Santiago Uceda and Shar Fagersten at the Arts Center

artscenter_anikal_ucedashowThe Arts Center currently has a small show—so small you might miss it on your way to the Main Gallery—but it’s ambitious and elicits big conversations. Through vastly different approaches, Eugene artist Santiago Uceda and OSU graduate Shar Fagersten contemplate images related to our understanding of “home.”

Uceda’s paintings are surreal, suggesting that home isn’t always a physical space, but rather a combination of “emotional attachment…sounds, smells, objects, memories, culture, community.” In this show, Uceda considers his own experiences and sense of belonging by thinking of home as a non-static concept.

Fagersten, on the other hand, has taken simple and beautiful photos of everyday objects found in the home, such as a vase, and captioned them with ideas of what it means to be a woman: “Don’t get fat. A man doesn’t want a fat wife,” for example. Fagersten wanted to know about the advice women have received and, after hundreds of responses, realized that the recommendations have changed very little over the years. According to Fagersten, the same underlying message is still being spread to women: “You’re not acceptable as you are.”

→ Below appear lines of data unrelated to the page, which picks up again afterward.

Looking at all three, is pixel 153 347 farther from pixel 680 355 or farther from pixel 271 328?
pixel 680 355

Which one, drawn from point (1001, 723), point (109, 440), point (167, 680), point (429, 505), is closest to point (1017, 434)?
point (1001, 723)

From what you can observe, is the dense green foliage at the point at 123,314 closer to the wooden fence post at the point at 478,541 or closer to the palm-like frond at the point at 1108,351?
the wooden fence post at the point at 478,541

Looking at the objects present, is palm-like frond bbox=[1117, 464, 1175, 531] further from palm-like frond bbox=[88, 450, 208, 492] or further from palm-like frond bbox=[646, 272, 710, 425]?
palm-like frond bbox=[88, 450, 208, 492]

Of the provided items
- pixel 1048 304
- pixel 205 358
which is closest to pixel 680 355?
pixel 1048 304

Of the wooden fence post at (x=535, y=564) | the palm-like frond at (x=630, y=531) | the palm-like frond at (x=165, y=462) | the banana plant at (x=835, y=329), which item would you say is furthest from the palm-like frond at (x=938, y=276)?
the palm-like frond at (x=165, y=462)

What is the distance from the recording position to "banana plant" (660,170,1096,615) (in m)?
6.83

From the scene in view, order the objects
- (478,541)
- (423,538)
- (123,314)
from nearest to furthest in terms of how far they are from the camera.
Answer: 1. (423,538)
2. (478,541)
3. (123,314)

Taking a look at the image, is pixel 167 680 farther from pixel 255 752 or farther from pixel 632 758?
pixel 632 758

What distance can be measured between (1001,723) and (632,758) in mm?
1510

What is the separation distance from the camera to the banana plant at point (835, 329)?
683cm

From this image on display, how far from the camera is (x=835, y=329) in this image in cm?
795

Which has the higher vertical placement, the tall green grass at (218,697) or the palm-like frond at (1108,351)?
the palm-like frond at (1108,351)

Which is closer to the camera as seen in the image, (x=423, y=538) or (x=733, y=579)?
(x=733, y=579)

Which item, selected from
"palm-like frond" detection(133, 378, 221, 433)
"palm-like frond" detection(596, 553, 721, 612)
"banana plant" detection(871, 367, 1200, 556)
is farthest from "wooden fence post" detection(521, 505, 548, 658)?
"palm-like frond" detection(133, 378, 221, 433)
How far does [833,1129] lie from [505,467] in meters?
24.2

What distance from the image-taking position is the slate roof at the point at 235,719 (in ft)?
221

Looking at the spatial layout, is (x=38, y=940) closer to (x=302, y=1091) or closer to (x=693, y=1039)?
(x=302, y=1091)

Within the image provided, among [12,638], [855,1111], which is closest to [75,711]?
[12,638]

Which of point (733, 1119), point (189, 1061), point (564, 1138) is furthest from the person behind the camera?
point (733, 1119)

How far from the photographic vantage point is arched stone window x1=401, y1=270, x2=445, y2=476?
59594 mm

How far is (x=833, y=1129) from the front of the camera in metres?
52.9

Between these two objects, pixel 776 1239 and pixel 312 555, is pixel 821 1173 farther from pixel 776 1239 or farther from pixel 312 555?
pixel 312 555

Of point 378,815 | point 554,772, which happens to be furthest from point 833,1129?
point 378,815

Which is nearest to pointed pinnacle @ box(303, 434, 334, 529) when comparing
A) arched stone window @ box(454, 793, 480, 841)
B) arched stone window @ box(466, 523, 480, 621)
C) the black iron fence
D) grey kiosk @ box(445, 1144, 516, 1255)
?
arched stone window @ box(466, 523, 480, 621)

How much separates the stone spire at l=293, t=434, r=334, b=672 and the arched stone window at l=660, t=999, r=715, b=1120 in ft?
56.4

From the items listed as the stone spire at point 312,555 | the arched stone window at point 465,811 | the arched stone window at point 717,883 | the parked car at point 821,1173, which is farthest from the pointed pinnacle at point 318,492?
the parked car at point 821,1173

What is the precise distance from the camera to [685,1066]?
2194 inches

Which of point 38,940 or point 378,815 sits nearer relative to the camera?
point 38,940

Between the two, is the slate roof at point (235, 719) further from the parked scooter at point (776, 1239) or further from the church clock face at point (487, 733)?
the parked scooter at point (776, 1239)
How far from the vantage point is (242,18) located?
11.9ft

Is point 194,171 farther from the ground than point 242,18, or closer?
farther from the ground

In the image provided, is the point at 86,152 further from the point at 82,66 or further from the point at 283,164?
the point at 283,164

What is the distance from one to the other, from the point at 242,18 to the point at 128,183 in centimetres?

At its core, this show is about identity—how we form our own sense of who we are and where we come from, and how others try to do that for us. Do we feel a sense of connection to the place we live or to the way others see us? Uceda’s idea of home may not be as simple, but his exploration is a strange and satisfying glimpse into the mind of a wanderer. Fagersten’s choice “to photograph common objects that are also overlooked” shows that the meaning behind words is often ignored or so ingrained in us that we don’t notice it at all. Both artists want us to pay attention to the everyday things that shape our lives.

If you like to think about how we take up space—both in our minds and from the perspective of others—this collection is a great place to start.